# TRECHO FORNECIDO
Passados quase três meses do início do aparecimento das manchas de óleo na costa brasileira, o governo convocou especialistas em diversas áreas para reunir conhecimento e ferramentas visando o enfrentamento da crise. O Instituto Nacional de Pesquisas Espaciais (INPE) sediou os encontros do grupo que trabalha com as questões mais prementes sobre o assunto: o de Monitoramento, Modelagem e Sensoriamento Remoto, capaz de responder perguntas como qual a origem do óleo e extensão do impacto das manchas.
Cerca de 40 especialistas em imagens de satélite, movimentação oceânica, dispersão e caracterização química do óleo de cerca de 20 instituições de pesquisa, universidades e iniciativa privada de todo o país estiveram reunidos por três dias, entre segunda (18) e quarta-feira (20), na sede do INPE, para tentar traçar, pela primeira vez de forma unificada, a rota das manchas de óleo que avançam a partir do litoral nordestino.
Paulo Nobre, pesquisador do INPE responsável pelo Grupo de Trabalho, explicou que, cruzadas as informações e expertises, será possível afunilar as possibilidades sobre a causa do desastre ambiental, saber se ainda há óleo para chegar nas praias e onde ocorreriam esses novos aportes de óleo.

# TAREFAS PROPOSTAS
1) Segundo o texto sobre as manchas de óleo, quem é o pesquisador do INPE responsável pelo Grupo de Trabalho?
2) Liste os tipos de instituição de onde vieram os especialistas reunidos na sede do INPE, conforme o texto sobre as manchas de óleo.
3) Reproduza sem alterações o trecho do texto sobre as manchas de óleo que vai de "Cerca de 40" até "do litoral nordestino.".

# DADOS DO EXERCÍCIO
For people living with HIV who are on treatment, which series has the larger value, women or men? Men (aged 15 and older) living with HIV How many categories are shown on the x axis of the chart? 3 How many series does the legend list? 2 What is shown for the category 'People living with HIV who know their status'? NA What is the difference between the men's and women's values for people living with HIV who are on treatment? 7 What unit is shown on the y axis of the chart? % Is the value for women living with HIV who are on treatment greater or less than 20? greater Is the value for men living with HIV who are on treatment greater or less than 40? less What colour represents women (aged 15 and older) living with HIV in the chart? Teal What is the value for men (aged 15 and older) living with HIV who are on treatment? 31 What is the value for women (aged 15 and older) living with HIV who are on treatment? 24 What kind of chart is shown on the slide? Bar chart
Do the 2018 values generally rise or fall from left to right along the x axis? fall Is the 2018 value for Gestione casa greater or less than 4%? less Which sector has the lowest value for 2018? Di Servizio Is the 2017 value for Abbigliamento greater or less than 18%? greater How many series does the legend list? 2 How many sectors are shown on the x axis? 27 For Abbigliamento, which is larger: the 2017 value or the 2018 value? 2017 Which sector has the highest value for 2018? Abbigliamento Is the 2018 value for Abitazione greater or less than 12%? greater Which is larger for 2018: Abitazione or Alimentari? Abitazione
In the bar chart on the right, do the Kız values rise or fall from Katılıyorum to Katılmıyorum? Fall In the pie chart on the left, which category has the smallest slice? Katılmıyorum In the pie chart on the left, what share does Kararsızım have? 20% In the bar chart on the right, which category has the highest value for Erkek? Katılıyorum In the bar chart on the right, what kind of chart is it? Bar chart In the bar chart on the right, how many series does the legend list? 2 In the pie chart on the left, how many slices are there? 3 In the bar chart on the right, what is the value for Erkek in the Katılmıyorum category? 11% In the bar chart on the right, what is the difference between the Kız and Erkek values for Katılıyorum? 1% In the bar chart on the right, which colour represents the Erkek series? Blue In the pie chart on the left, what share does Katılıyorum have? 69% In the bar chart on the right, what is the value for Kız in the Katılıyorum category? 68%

# RESPOSTAS POR ITEM
1) Paulo Nobre.

2) Instituições de pesquisa, universidades e iniciativa privada.

3)
Cerca de 40 especialistas em imagens de satélite, movimentação oceânica, dispersão e caracterização química do óleo de cerca de 20 instituições de pesquisa, universidades e iniciativa privada de todo o país estiveram reunidos por três dias, entre segunda (18) e quarta-feira (20), na sede do INPE, para tentar traçar, pela primeira vez de forma unificada, a rota das manchas de óleo que avançam a partir do litoral nordestino.